What is asked: Reproduce word for word the lines below, beginning with the line that contains "What distance from" and continuing through the last line, inclusive.

## begin Material supplied

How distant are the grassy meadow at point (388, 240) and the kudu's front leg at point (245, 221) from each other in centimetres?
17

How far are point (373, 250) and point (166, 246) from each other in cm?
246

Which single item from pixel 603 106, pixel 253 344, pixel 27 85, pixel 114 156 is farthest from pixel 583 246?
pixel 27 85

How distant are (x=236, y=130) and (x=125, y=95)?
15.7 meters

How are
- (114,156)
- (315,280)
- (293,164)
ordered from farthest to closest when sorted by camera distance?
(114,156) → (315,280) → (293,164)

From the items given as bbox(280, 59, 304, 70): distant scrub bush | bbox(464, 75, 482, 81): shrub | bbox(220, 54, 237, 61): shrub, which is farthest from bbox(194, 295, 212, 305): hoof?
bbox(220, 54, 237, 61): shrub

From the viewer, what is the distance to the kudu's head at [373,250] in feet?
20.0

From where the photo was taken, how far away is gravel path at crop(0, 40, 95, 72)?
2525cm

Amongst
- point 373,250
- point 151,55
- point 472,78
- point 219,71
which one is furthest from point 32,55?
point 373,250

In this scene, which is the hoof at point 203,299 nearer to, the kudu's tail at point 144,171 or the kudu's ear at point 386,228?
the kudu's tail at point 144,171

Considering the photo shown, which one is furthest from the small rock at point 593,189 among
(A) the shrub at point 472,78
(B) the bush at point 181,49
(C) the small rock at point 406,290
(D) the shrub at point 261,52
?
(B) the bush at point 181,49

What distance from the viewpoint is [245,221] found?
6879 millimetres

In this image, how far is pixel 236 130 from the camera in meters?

## end Material supplied

Solved exercise:
What distance from the viewpoint is [245,221] found?
6879 millimetres

In this image, how far is pixel 236 130 from the camera in meters?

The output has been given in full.